Because of this, it is easy to lose sight of the complicated decisions small business owners must make on a daily basis. One of those issues surrounds their decision to finance a purchase or use existing cash reserves. What does a small business owner need to consider if they are thinking about expanding their business, or purchasing new equipment?
Small business owners need to know what their financial position is at any given time. Accounting programs can help keep track of this information. Depending on the size of the company, perhaps there is an employee tasked with bookkeeping.
If your small business has cash saved, you then have to determine what your short and long-term goals for the business are and try to anticipate any needs you might have before you can recoup your investment.
It may seem simple to use cash because you won’t have to pay any interest to a bank or other lending institution, but you may be left unprotected in the event of an unexpected expense.
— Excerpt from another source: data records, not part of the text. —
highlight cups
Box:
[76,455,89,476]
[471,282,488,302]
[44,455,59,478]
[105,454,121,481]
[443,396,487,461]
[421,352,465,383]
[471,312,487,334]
If you have enough cash to comfortably cover your purchase, then all the power to you, but if you have any doubts about your financial strength, alternative forms of financing may be for you.
There are many different types of financing available for a small business, all of which come with different interest rates, equity stakes and liability.
A logical place to start looking for a loan is the bank with which you have an existing relationship. Like any other lender, they will require a complete set of financial statements, so they can assess the risk associated with offering a loan. Banks may be more conservative in their lending than other sources so it shouldn’t be a surprise to not receive what you are looking for, either in the amount they are willing to give you, or the interest rate at which you will be required to repay the loan.
Perhaps you are in a position where you can offer a bond to investors. This can be a complicated process but may yield a positive outcome for both your small business as well as the investors (or shareholders if you are set up as a corporation.)
Other options may cost you nothing in interest payments, or even in loan repayments; however, you will be forced to concede a portion of your company’s equity in return for the cash infusion.